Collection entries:
--- --- ---

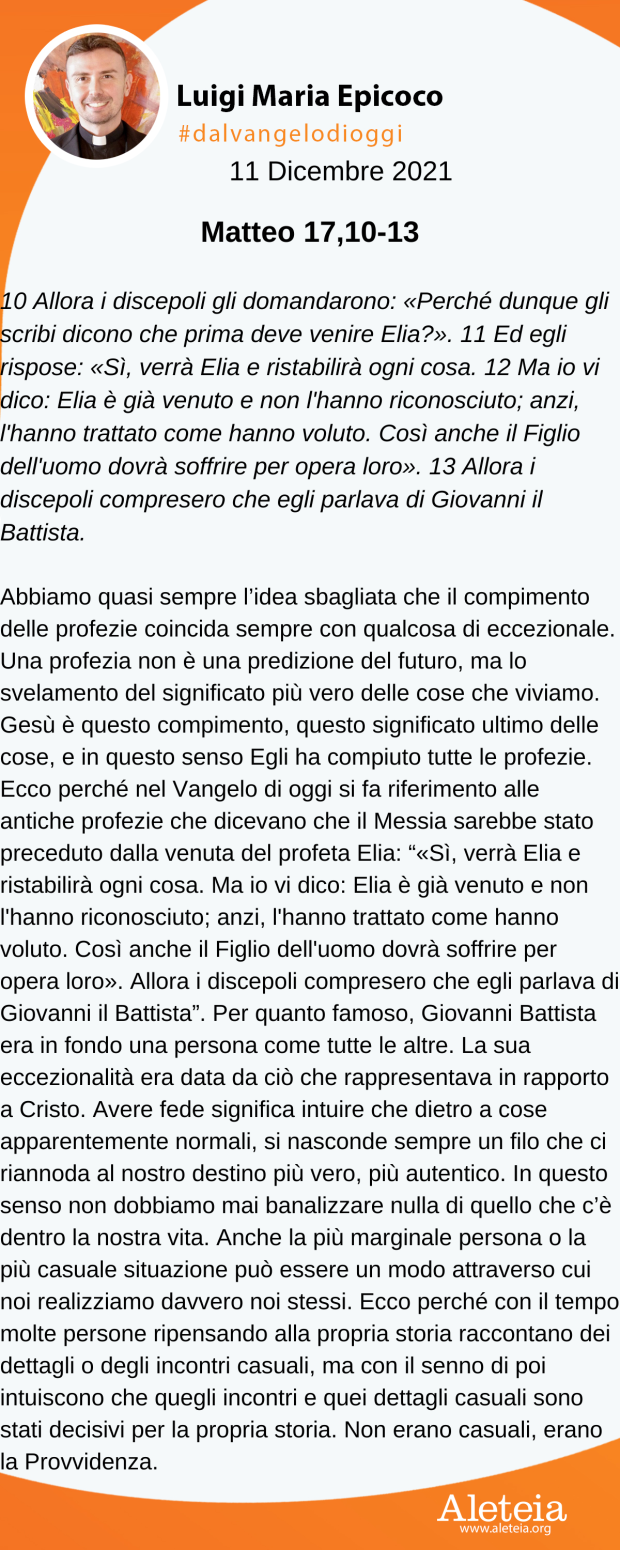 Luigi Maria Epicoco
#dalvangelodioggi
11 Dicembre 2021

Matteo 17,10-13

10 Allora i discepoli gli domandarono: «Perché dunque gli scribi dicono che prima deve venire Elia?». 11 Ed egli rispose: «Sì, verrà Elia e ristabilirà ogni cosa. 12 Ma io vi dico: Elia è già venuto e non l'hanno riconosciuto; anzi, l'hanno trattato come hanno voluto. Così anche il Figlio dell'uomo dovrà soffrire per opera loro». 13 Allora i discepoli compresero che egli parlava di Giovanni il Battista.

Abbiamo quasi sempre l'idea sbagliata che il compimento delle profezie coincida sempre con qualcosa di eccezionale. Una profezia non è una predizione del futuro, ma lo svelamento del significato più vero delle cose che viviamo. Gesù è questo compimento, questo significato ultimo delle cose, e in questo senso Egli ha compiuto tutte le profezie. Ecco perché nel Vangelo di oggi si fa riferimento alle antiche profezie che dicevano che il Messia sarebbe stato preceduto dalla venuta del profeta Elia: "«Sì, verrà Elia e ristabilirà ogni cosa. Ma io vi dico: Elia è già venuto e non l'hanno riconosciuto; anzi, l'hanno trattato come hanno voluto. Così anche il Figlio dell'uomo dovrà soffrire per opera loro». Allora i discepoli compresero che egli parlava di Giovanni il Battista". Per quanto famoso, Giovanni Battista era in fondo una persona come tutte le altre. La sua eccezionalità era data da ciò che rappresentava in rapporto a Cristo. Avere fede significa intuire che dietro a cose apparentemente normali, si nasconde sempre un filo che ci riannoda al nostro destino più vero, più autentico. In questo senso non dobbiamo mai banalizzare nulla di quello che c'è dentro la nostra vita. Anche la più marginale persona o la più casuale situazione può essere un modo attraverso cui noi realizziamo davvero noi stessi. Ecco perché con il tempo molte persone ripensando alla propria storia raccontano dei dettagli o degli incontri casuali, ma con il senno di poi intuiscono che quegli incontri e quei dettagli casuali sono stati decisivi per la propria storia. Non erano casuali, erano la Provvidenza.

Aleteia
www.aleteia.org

--- --- ---

WHAT THE TASK REQUIRES: Copy the records exactly; no image should appear in the result.

TASK SOLUTION:
 Luigi Maria Epicoco
#dalvangelodioggi
11 Dicembre 2021

Matteo 17,10-13

10 Allora i discepoli gli domandarono: «Perché dunque gli scribi dicono che prima deve venire Elia?». 11 Ed egli rispose: «Sì, verrà Elia e ristabilirà ogni cosa. 12 Ma io vi dico: Elia è già venuto e non l'hanno riconosciuto; anzi, l'hanno trattato come hanno voluto. Così anche il Figlio dell'uomo dovrà soffrire per opera loro». 13 Allora i discepoli compresero che egli parlava di Giovanni il Battista.

Abbiamo quasi sempre l'idea sbagliata che il compimento delle profezie coincida sempre con qualcosa di eccezionale. Una profezia non è una predizione del futuro, ma lo svelamento del significato più vero delle cose che viviamo. Gesù è questo compimento, questo significato ultimo delle cose, e in questo senso Egli ha compiuto tutte le profezie. Ecco perché nel Vangelo di oggi si fa riferimento alle antiche profezie che dicevano che il Messia sarebbe stato preceduto dalla venuta del profeta Elia: "«Sì, verrà Elia e ristabilirà ogni cosa. Ma io vi dico: Elia è già venuto e non l'hanno riconosciuto; anzi, l'hanno trattato come hanno voluto. Così anche il Figlio dell'uomo dovrà soffrire per opera loro». Allora i discepoli compresero che egli parlava di Giovanni il Battista". Per quanto famoso, Giovanni Battista era in fondo una persona come tutte le altre. La sua eccezionalità era data da ciò che rappresentava in rapporto a Cristo. Avere fede significa intuire che dietro a cose apparentemente normali, si nasconde sempre un filo che ci riannoda al nostro destino più vero, più autentico. In questo senso non dobbiamo mai banalizzare nulla di quello che c'è dentro la nostra vita. Anche la più marginale persona o la più casuale situazione può essere un modo attraverso cui noi realizziamo davvero noi stessi. Ecco perché con il tempo molte persone ripensando alla propria storia raccontano dei dettagli o degli incontri casuali, ma con il senno di poi intuiscono che quegli incontri e quei dettagli casuali sono stati decisivi per la propria storia. Non erano casuali, erano la Provvidenza.

Aleteia
www.aleteia.org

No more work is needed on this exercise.